What the Supreme Court ruling really did
The Court, in a 6–3 decision written by Justice Brett Kavanaugh, said states may set eligibility rules for girls’ sports based on biological sex. That does not force every state to ban transgender athletes. It simply returns the policy choice to state lawmakers and school officials. Those who cheer fairness for girls’ teams see this as common sense. Those who see only “cruelty” seem to prefer national rules set by emotion instead of facts.
Governor Walz’s speech and the backlash
Governor Tim Walz called the ruling “cruel” and said Minnesota will keep treating transgender youth with dignity. That sounds noble in a fundraising email, but it also ignores the tension at the heart of sports: fairness matters. Conservatives and many parents pushed back fast — not because they enjoy cruelty, but because they want girls to compete on a level playing field. The loudest lines on both sides were staged for cameras; real solutions will come from lawmakers, not sound bites.
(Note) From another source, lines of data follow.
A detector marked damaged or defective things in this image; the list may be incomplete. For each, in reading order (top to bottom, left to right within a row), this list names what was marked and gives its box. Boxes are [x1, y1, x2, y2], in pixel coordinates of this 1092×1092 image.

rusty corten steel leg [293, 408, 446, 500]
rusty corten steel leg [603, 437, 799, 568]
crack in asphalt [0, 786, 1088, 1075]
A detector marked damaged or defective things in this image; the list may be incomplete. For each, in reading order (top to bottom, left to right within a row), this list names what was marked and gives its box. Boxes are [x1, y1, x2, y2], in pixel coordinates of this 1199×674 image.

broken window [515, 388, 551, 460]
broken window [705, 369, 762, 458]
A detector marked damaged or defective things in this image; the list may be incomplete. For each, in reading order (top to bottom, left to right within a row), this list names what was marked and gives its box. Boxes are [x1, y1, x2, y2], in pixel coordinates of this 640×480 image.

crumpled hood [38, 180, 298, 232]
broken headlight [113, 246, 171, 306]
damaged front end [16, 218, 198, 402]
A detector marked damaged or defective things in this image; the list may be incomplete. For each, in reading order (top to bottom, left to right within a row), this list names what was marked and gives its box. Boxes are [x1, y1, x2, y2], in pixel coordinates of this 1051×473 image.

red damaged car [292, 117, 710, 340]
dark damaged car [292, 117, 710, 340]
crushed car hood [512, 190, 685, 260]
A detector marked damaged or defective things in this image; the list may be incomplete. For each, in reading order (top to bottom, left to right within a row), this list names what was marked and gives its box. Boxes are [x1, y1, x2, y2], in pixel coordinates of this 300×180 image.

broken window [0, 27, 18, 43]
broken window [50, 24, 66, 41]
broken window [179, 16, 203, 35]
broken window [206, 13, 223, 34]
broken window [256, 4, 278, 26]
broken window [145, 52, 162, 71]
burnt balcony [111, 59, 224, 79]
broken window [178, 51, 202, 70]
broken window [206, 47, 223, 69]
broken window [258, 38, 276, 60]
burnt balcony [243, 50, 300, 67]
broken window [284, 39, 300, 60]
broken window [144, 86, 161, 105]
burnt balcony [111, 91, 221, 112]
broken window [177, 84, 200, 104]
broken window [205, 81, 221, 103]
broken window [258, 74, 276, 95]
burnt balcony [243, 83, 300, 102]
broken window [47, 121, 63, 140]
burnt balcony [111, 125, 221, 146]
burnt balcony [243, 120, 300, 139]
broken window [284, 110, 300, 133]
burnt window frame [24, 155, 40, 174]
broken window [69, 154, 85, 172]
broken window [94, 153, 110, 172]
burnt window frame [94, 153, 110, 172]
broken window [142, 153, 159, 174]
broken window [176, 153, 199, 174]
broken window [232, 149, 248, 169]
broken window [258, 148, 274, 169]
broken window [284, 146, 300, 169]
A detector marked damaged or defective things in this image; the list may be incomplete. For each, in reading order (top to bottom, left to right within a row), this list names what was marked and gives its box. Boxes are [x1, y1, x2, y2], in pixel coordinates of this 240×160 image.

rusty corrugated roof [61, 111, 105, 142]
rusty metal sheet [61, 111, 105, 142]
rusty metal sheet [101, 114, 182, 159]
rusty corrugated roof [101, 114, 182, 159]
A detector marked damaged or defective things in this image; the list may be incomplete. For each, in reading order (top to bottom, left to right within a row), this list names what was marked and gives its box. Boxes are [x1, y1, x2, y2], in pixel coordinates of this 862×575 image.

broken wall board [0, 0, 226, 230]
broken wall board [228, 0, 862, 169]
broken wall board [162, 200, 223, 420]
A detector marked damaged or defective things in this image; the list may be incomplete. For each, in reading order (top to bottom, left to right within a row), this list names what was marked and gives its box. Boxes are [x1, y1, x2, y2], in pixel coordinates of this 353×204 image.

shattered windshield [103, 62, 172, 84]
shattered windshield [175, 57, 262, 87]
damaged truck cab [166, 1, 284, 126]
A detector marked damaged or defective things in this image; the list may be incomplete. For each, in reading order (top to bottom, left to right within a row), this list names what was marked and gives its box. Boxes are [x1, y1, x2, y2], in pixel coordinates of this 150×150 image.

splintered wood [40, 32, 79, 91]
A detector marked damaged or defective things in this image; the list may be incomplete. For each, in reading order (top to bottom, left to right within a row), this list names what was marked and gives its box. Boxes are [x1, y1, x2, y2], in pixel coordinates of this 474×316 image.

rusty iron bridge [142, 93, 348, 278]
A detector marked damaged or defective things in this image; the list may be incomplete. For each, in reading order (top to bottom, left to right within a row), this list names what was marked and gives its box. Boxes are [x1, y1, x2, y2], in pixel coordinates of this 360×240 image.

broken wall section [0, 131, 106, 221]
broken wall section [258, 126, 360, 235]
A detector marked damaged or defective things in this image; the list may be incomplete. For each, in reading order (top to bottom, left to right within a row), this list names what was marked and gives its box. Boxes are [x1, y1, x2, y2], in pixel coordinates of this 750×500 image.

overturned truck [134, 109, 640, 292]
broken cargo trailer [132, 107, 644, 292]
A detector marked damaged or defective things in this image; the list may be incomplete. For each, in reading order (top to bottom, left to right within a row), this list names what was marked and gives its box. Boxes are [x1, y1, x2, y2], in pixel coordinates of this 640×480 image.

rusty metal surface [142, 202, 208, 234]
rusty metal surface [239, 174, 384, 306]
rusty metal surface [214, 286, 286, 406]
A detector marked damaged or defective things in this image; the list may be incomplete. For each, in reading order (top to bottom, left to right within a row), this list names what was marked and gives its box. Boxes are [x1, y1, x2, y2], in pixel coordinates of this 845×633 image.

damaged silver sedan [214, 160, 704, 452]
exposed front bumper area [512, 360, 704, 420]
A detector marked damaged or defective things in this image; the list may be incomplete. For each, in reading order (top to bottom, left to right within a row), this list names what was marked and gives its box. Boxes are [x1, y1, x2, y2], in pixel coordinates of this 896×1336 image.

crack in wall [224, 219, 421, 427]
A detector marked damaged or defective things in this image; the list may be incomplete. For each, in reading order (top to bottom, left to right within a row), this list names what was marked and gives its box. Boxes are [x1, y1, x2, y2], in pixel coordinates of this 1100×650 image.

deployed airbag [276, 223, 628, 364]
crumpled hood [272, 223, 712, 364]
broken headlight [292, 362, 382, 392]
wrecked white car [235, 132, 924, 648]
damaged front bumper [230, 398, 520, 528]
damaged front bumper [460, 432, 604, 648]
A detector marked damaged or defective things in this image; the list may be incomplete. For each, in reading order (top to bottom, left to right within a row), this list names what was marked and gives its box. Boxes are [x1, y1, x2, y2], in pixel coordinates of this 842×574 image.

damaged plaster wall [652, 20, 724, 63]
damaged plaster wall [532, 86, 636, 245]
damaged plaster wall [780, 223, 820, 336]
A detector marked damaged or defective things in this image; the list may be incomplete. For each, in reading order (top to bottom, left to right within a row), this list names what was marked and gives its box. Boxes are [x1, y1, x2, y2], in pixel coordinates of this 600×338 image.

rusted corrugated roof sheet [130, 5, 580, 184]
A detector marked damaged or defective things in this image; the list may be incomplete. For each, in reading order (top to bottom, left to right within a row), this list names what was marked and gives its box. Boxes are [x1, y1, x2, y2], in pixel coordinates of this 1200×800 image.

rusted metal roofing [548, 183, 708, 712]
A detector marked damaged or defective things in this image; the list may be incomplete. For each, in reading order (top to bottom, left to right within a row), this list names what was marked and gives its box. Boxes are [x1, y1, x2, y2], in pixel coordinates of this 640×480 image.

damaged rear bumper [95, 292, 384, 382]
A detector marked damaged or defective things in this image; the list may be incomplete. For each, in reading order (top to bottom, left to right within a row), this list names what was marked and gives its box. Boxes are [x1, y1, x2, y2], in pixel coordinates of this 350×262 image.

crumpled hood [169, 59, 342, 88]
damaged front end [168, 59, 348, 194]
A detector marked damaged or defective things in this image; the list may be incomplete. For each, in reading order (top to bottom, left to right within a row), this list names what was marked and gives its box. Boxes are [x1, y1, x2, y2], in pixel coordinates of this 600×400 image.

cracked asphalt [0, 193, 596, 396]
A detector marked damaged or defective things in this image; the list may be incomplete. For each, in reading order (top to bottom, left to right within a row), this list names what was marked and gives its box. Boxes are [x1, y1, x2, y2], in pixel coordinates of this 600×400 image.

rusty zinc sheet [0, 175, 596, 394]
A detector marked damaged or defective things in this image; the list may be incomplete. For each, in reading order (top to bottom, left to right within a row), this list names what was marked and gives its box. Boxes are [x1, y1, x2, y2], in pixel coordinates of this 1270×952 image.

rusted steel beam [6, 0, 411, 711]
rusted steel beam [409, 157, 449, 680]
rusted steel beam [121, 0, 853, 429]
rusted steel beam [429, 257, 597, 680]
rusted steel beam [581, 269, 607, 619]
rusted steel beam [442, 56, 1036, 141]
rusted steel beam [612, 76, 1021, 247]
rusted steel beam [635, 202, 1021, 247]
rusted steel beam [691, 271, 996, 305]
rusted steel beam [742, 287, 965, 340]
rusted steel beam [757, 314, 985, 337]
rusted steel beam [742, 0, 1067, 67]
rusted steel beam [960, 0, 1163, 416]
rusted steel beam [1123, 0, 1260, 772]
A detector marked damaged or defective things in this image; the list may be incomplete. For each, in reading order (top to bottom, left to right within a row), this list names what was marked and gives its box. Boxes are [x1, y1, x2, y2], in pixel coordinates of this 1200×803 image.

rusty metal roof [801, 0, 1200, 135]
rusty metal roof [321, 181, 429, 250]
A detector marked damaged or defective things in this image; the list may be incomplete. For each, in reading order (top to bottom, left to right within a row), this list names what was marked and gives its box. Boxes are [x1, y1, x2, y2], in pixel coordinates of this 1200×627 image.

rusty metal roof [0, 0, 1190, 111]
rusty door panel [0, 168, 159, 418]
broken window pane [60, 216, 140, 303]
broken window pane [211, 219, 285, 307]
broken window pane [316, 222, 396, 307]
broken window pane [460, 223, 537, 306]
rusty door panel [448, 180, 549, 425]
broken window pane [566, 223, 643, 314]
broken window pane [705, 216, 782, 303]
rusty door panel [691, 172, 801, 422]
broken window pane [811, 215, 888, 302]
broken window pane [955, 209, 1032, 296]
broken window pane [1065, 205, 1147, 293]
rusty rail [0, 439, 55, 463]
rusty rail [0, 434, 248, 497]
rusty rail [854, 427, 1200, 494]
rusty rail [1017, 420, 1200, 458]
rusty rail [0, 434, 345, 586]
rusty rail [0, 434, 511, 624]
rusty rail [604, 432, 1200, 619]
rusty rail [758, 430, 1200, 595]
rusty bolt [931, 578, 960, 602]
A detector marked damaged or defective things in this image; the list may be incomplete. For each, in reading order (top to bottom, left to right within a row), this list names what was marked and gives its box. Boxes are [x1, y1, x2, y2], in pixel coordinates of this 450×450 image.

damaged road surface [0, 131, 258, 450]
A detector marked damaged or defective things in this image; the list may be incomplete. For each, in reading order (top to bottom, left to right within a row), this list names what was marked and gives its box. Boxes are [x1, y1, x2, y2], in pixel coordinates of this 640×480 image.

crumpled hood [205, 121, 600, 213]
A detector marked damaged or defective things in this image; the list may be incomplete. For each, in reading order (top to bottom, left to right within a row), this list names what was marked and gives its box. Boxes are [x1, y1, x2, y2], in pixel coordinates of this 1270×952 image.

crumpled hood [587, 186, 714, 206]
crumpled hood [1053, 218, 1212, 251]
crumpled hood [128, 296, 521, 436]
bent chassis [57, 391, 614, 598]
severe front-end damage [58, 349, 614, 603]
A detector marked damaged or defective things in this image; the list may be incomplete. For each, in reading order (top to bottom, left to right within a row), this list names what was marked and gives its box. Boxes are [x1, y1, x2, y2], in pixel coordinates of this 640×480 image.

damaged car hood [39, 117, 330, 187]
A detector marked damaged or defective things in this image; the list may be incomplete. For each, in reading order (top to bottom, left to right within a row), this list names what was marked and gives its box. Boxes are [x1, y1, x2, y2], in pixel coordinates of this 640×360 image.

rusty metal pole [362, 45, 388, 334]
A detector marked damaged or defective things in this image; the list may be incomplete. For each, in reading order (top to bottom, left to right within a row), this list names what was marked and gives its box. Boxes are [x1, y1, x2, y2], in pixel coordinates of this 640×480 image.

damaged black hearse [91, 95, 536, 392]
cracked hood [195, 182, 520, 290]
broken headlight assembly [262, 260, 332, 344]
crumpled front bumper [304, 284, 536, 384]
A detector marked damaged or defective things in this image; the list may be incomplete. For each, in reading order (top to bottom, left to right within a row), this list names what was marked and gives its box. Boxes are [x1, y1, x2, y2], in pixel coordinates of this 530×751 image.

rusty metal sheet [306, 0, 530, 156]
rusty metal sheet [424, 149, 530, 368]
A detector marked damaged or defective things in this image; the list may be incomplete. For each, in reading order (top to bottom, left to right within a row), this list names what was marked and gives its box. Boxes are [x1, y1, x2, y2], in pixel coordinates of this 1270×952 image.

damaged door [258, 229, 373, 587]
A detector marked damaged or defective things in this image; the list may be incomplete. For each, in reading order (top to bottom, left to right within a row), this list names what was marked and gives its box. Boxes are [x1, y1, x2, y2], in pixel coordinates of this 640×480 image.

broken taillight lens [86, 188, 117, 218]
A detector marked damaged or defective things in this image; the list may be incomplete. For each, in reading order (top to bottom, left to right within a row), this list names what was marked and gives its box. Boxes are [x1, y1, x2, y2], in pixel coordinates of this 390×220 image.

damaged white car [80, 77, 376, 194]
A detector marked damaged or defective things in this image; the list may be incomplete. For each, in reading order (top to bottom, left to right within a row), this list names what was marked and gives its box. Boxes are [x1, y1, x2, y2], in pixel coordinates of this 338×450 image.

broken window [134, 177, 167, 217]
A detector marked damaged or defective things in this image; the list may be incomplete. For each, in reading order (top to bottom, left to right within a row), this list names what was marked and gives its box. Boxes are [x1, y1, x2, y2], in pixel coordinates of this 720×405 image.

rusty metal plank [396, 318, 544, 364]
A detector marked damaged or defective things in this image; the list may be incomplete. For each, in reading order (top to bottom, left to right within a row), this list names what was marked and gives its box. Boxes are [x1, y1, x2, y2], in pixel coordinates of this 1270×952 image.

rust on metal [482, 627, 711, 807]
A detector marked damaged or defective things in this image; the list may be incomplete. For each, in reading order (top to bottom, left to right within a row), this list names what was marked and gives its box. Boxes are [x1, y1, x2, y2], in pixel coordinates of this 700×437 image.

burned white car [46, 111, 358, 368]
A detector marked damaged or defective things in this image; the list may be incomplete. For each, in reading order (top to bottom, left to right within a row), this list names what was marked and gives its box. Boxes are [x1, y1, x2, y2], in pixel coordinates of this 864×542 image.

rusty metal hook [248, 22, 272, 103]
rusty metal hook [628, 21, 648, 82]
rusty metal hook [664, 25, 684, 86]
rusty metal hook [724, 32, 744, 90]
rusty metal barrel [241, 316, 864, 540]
Why this matters for state policy and Title IX
The ruling moves the fight to statehouses and school boards where it belongs. Some states already have bans, others allow participation by gender identity, and many will rewrite their rules now that the Court has lifted the federal cloud. Title IX and Department of Justice actions will still be part of the story, but the main battleground is local. Conservatives should press for clear rules that protect female athletics and student safety, and not merely produce viral outrage when governors tweet sternly.
Call to action for conservatives and parents
The headline-grabbing word “cruel” is a political cudgel — and it won’t keep high school girls from being pushed aside on the track or field. If you care about fairness in girls’ sports, show up at school board meetings, urge your state legislators to pass clear laws, and demand transparency from athletic associations. Governor Walz can posture from the statehouse; the rest of us can do the work that actually defends girls’ opportunities. That’s where wins happen — not in hot takes.